Un autre danger : si les vins fermentent de manière incontrôlée dans des cuves fermées, ils développent une forte pression de gaz carbonique qui s'échappe de manière explosive lorsqu'un clapet de fermeture est ouvert – ou le fait sauter sous l'effet de la pression. Même les cuves sous pression de vin effervescent peuvent éclater. En 2018, près de 30 000 litres de Prosecco ont ainsi jailli de manière incontrôlée à travers la ferme en Vénétie.
Dans la production de vin, même sans pression, la vie peut être en danger : lors de la fermentation de la vendange foulée par exemple, le dioxyde de carbone occupe jusqu'à cinquante fois plus de volume dans la cave que le moût – et il est cinq fois plus lourd que l'air. C'est pourquoi des "lacs de gaz de fermentation" se forment au fond des caves. Le risque : ils chassent l'air respirable. Le CO2 s'écoule en outre par les murs et les fissures dans les pièces situées en dessous. Les températures différentes lors de la fermentation – vin rouge chaud, vin blanc froid – créent un effet thermique et répartissent ainsi le dioxyde de carbone même verticalement dans la pièce. Si le gaz inodore monte jusqu'à la hauteur de la tête dans les pièces qui ne sont pas bien ventilées, les viticulteurs et les employés peuvent être en danger de mort.
En 2021, en Calabre, plusieurs membres d'une famille de viticulteurs ont travaillé dans une salle de fermentation non ventilée. La reconstitution de l'accident a révélé qu'un homme s'est d'abord évanoui. Un deuxième a tenté de le sauver. Celui-ci a également perdu connaissance, puis un troisième. Au final, quatre personnes sont décédées. Une femme a été retrouvée près de la porte, elle a survécu de justesse.

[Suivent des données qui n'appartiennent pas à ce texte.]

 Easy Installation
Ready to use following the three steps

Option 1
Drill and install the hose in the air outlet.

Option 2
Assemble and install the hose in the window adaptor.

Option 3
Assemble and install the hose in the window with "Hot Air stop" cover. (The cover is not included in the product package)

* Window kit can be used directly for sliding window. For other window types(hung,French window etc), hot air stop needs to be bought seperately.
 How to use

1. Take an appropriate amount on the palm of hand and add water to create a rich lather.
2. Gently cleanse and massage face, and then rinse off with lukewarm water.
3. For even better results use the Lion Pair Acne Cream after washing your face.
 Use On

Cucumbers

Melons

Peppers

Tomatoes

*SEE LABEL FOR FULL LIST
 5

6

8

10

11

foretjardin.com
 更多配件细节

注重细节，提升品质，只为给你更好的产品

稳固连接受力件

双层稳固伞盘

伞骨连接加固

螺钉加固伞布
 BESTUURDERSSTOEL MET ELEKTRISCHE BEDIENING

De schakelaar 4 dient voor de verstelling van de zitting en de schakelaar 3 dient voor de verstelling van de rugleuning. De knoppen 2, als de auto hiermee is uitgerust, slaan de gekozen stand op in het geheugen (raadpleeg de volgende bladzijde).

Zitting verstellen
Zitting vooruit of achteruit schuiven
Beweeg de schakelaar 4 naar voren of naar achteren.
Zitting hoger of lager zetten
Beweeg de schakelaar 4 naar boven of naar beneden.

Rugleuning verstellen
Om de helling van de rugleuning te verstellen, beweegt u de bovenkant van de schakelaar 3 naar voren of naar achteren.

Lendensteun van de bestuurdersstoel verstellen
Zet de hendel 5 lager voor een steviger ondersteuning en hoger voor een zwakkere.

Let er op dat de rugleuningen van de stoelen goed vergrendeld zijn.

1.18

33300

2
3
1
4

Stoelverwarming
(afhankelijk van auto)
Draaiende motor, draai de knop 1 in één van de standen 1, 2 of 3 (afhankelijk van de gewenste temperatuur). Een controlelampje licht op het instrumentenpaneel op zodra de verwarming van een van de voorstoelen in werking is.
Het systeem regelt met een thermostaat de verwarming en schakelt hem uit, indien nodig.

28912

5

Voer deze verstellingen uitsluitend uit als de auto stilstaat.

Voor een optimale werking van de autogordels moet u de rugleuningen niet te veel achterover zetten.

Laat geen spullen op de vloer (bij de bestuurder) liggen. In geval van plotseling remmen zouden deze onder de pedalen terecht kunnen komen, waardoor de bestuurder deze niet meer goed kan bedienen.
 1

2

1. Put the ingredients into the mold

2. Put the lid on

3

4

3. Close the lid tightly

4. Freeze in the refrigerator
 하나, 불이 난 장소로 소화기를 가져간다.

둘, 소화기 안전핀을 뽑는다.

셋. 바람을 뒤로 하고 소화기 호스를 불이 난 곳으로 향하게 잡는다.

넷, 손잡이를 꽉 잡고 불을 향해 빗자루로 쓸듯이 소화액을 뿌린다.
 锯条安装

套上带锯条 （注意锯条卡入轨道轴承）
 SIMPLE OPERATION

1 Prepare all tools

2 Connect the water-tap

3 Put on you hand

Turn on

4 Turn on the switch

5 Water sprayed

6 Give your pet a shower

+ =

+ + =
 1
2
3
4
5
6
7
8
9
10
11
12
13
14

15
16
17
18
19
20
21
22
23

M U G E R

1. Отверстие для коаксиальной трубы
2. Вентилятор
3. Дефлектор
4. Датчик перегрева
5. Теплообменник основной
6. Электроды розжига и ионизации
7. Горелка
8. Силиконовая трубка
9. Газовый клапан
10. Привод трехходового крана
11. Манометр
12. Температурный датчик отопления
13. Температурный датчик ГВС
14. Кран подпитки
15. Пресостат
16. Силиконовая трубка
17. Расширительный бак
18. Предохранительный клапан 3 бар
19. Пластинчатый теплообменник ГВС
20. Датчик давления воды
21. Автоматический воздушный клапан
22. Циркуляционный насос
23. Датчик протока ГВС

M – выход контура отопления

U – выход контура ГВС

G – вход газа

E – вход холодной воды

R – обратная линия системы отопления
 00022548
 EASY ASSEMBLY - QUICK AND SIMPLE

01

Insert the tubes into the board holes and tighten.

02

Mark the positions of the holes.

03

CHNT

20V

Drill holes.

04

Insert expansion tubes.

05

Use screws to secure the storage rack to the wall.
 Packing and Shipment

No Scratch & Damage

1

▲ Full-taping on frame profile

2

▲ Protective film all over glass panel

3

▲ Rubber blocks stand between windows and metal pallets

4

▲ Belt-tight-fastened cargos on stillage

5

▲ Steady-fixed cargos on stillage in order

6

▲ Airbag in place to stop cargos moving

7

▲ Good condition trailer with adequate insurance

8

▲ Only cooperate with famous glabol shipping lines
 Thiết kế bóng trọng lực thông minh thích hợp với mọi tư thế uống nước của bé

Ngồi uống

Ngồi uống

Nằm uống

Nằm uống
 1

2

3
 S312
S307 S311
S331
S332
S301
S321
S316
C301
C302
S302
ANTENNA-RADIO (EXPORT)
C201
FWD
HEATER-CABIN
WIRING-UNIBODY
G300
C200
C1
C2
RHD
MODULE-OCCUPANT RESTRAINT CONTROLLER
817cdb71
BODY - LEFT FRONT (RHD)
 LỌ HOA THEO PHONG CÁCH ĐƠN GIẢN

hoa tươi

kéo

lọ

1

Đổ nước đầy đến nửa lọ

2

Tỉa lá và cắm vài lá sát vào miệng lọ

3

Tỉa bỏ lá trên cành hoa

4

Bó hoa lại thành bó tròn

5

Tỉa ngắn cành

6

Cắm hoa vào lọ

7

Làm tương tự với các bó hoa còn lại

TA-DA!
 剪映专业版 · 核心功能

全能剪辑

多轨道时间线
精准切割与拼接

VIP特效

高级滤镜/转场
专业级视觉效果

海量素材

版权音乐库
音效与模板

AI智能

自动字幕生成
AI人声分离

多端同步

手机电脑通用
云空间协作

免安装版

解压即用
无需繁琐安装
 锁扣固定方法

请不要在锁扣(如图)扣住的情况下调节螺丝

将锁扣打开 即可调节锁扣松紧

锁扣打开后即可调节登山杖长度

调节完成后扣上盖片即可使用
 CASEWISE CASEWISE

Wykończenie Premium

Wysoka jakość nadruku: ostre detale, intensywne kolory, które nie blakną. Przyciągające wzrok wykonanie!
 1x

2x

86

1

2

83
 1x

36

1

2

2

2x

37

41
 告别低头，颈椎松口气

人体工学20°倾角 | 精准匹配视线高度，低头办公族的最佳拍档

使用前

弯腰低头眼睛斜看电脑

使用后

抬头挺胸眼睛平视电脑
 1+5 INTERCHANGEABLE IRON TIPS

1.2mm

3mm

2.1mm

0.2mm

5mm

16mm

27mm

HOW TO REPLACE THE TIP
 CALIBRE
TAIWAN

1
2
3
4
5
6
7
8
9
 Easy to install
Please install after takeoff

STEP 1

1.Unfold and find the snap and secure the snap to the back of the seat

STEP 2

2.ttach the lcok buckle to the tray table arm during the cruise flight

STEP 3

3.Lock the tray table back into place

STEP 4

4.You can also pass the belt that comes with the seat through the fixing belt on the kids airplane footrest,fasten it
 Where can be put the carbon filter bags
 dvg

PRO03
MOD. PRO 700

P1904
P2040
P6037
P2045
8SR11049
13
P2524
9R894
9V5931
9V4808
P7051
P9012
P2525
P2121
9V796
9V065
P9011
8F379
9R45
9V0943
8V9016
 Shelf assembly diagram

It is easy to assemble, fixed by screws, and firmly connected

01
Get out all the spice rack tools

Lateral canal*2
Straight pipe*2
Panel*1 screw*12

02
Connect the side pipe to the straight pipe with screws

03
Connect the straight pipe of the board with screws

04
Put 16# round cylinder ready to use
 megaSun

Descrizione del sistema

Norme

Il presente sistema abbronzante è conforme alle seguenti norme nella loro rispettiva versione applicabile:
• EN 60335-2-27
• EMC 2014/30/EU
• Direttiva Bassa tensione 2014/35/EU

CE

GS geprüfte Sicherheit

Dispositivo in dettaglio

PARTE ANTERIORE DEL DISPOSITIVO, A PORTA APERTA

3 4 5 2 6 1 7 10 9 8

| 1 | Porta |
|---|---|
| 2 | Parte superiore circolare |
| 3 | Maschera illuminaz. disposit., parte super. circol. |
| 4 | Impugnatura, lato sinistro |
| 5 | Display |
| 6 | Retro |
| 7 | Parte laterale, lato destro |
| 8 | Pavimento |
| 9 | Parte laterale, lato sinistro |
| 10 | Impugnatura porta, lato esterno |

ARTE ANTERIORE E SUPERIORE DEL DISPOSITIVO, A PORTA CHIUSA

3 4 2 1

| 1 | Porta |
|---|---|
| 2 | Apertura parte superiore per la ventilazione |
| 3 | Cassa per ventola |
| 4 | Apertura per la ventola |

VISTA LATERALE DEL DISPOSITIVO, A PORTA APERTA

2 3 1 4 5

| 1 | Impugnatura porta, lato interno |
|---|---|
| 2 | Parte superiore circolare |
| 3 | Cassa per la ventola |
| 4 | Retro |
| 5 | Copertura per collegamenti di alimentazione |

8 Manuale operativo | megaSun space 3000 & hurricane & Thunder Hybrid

"Des personnes meurent chaque année, des familles entières ont déjà été exterminées", rapporte Gabriela Würth de l'Allgemeine Unfallversicherungsanstalt (Caisse générale d'assurance contre les accidents) à Vienne (Autriche), "sans compter que le nombre de cas non recensés est probablement important". Comme il est souvent impossible de nier la propre responsabilité des concernés, tous les accidents ne finissent pas sur son bureau. Une règle générale veut que lorsqu'une bougie s'éteint, l'air se fait rare. Mais rares sont les viticulteurs qui en ont fait l'expérience. L'air normal contient 0,04 pour cent de CO2. Des concentrations élevées produisent souvent chez l'homme une sorte d'ivresse, rapidement suivie d'une perte de contrôle. "On a à peine le temps de réagir", explique Würth. À cinq pour cent, on s'évanouit, à neuf pour cent, on meurt. Mais les bougies continuent de brûler même lorsque l'air respiré contient 13 pour cent de CO2.